Modernizing Authentication — What It Takes to Transform Secure Access
According to a recent report in The Washington Post, an unknown number of systems being managed via Tridium's Niagara Framework are vulnerable to cyber attacks. The vulnerabilities, uncovered by security researchers Billy Rios and Terry McCorkle, could allow an attacker to download and decrypt user names and passwords.
"The exploit used by the researchers is called a directory traversal attack," Infosecurity reports. "With some alterations to the Niagara Framework’s web address, Rios was able to order the framework to perform certain tasks.
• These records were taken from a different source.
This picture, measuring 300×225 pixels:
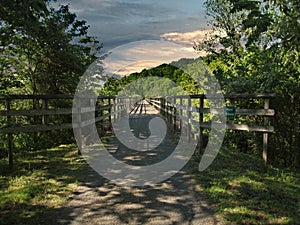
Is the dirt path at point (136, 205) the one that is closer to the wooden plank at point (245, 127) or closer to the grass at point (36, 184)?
the grass at point (36, 184)


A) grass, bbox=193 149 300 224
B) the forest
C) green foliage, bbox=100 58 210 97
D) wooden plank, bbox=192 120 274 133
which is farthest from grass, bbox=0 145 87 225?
green foliage, bbox=100 58 210 97

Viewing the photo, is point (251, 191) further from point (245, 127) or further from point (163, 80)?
point (163, 80)

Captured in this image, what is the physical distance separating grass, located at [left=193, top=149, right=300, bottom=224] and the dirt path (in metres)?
0.24

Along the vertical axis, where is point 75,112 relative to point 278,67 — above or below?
below

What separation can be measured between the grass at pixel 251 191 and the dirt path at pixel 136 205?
24 centimetres

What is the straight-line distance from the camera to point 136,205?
3770mm

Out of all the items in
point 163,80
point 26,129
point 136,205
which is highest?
point 163,80

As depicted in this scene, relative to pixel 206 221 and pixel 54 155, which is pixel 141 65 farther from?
pixel 206 221

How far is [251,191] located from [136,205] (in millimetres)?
1812

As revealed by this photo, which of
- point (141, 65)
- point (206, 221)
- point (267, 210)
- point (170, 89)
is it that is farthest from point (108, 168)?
point (170, 89)

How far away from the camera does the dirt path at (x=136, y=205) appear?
3.32m

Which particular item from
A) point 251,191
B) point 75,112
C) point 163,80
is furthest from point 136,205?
point 163,80

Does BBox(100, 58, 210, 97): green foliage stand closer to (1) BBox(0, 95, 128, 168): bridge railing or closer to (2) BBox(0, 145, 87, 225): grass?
(1) BBox(0, 95, 128, 168): bridge railing

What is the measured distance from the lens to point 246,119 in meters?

One of them was to electronically hand over a 'configuration file,' which contained user names, passwords, and other sensitive material."
"Last week, after more than a month of conversations with The Post, the company in a confidential security bulletin warned customers about the vulnerabilities and described ways to mitigate them," writes The Washington Post's Robert O’Harrow Jr. "'We’re not going to say Niagara is secure,' [Tridium CTO John] Sublett said in an interview. 'We try to soften it and say we’re trying to make it as secure as possible.'"
"The implications of this security problem are not to be underestimated," writes Forbes' Mark Gibbs. "What’s important about this story is the scale of the potential threat: Tridium services support enterprises (including the U.S. Defense Department and scores of educational establishments) and every kind of organization down to individual consumer homes and the potential for run-of-the-mill hacking right through to industrial and military espionage appears to be of biblical proportions. This will be a story to watch."